Disruptions to school, social and family life could lead to mental health problems in children. File photo by Kevin Dietsch/UPI | License Photo
April 24 (UPI) -- As many as one in five children in China confined to their homes because of the COVID-19 pandemic suffer from depression and anxiety, suggests new data published Friday, and experts say that socioeconomic differences in the United States may only accentuate these issues.
Researchers in Hubei province, China -- where the new coronavirus, SARS-CoV-2, was first identified -- surveyed 1,800 students and found that roughly 20 percent reported either depression or anxiety, or both.
Dr. Margarita Alegria, chief of the Disparities Research Unit at Massachusetts General Hospital in Boston, said during a conference call with reporters that, in the United States, where there is greater income inequality, these problems could be more pronounced.
"The poverty that we have, and the inequities might make it even harder for people because they may not feel they are being treated equally," she said. "I'm not sure that was the case in China."
Children in minority communities in the United States, Alegria added, may be particularly vulnerable, given some of the economic hardships experienced by these families in general, which may have been made worse by the pandemic.
Nearly 30 million Americans have filed for unemployment since the start of the outbreak across the country, and research in many citiesindicates that minority communities may be most adversely affected, both by COVID-19 and its economic effects.
On Thursday, singer Beyoncé announced a donation of $6 million to the National Alliance in Mental Health, University of California Los Angeles and several local community-based organizations working to improve mental health, particularly those serving "communities of color," she said.
"Communities that were already lacking funds for education, health and housing are now faced with alarming infection rates and fatalities," the singer added in a statement. "And these communities lack access to testing and equitable healthcare."

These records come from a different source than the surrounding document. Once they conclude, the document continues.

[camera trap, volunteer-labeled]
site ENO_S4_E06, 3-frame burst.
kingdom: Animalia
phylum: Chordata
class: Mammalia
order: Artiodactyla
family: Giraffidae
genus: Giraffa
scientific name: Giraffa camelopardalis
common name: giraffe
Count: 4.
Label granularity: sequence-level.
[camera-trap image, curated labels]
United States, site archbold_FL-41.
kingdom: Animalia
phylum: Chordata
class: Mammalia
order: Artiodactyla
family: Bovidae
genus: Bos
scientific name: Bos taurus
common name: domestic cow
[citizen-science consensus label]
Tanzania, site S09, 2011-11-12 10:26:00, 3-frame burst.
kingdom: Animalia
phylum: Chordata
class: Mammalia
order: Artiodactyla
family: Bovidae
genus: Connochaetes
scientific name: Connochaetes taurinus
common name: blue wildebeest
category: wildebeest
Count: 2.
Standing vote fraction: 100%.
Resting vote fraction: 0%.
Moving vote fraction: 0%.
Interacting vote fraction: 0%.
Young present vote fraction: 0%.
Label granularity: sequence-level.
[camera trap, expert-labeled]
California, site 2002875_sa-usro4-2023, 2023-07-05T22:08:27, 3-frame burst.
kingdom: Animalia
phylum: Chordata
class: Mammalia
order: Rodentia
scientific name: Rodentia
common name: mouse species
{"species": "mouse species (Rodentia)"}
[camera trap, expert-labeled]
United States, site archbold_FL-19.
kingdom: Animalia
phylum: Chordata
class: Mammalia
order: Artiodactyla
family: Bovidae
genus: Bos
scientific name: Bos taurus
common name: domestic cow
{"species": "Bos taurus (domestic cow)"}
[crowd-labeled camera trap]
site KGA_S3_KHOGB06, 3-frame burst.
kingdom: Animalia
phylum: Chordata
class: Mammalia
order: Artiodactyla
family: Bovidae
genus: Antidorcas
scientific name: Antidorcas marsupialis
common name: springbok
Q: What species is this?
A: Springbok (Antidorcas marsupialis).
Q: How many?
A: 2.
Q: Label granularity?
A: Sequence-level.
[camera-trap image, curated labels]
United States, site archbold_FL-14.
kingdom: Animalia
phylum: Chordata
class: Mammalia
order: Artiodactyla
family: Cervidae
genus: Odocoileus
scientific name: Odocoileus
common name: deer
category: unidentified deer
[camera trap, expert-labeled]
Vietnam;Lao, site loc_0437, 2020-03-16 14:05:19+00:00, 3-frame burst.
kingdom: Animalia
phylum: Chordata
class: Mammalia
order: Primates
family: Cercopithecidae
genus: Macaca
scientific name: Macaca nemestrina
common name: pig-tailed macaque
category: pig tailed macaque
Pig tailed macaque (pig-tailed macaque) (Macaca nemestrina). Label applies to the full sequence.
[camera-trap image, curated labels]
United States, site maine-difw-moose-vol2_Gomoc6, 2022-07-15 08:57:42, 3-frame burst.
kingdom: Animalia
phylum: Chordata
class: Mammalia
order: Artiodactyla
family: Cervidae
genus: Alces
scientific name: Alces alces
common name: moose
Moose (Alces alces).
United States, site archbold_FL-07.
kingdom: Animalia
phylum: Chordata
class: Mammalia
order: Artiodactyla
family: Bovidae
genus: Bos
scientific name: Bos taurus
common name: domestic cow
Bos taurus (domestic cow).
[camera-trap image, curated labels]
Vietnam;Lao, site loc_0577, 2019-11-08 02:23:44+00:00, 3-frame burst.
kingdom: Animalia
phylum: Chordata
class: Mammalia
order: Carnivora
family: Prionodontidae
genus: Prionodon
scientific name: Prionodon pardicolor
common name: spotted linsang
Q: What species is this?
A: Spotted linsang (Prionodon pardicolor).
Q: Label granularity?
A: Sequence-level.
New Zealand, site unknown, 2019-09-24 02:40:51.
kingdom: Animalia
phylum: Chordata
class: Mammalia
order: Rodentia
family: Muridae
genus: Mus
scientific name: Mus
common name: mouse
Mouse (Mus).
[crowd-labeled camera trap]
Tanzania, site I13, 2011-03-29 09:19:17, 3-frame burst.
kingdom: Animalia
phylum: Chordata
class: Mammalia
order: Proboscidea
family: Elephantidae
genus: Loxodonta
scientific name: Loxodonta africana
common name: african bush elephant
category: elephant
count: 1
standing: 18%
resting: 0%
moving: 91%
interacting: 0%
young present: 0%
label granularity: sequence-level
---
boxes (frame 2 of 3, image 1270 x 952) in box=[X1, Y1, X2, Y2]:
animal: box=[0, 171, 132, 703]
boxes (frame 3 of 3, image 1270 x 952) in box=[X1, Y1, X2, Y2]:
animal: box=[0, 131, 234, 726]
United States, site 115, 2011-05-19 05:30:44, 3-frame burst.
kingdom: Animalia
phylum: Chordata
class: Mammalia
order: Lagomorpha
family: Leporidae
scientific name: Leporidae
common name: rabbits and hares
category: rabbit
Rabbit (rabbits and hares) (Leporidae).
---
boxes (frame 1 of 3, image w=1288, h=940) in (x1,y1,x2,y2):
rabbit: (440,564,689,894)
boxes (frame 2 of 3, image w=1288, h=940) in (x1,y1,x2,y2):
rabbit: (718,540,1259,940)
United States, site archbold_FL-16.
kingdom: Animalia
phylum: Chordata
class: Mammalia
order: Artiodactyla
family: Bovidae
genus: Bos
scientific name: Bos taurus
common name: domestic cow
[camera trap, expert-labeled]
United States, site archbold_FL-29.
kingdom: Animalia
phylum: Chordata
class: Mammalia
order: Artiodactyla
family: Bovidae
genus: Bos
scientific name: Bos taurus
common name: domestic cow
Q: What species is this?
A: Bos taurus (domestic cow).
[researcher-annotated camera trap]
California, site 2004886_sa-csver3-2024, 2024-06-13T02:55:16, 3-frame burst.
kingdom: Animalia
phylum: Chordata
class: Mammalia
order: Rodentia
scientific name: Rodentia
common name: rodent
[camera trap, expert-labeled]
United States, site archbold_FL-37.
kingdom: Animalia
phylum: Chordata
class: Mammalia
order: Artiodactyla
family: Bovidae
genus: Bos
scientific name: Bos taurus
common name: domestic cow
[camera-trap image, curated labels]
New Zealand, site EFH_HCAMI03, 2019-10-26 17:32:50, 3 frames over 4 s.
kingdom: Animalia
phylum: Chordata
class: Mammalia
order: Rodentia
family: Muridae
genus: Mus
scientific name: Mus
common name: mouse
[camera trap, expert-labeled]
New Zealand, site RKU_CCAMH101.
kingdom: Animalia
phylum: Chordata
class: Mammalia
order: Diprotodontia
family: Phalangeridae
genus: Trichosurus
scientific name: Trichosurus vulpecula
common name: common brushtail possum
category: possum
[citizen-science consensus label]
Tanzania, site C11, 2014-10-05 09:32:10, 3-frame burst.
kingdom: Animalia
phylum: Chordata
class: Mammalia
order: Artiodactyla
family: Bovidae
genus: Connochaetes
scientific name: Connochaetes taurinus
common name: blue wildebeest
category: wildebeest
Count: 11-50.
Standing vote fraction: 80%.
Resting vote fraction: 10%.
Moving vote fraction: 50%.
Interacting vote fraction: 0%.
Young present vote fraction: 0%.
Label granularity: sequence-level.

That's true for mental health treatment as well, according to Alegria.
The COVID-19 pandemic, and social distancing implemented to mitigate it, have had an effect on mental health across the country -- NAMI has reported a 40 percent increase in calls to its helpline since the start of the outbreak in the United States in mid-March.
The National Alliance on Mental Illness estimates that one in three Latin Americans with mental health disorders receives the care they need, lower than the national average of 43 percent. Alegria said it's unlikely that the disparity in care has improved amid the outbreak.
Undocumented individuals are less likely to report mental health problems or seek support services following loss of employment, perhaps fearing deportation, she noted. And there are language problems and cost-of-care issues for documented immigrants and people of color as well.
As a result, children living in families suffering economic hardships as a result of the pandemic may experience changes in family relationships and in quality of parenting, she said, which could impact their own mental well-being. School closings and disruptions to social lives will likely not help, she emphasized.
The JAMA Pediatrics study out of Hubei compared mental health among children in Wuhan, where the outbreak started and lockout measures were most stringent, with another community. The authors found that, in general, students living in Wuhan experienced more depression symptoms and greater anxiety over the future than those living in the other community, where the lockdown was less pronounced.
"COVID-19 has catapulted disparities in health outcomes (in the U.S.) center-stage," Alegria said. As with Hurricane Katrina in 2005 and Hurricane Maria in 2018, people of color are bearing the brunt of school closures, job loss and family stress, she added, "and we need to meet the needs of these communities."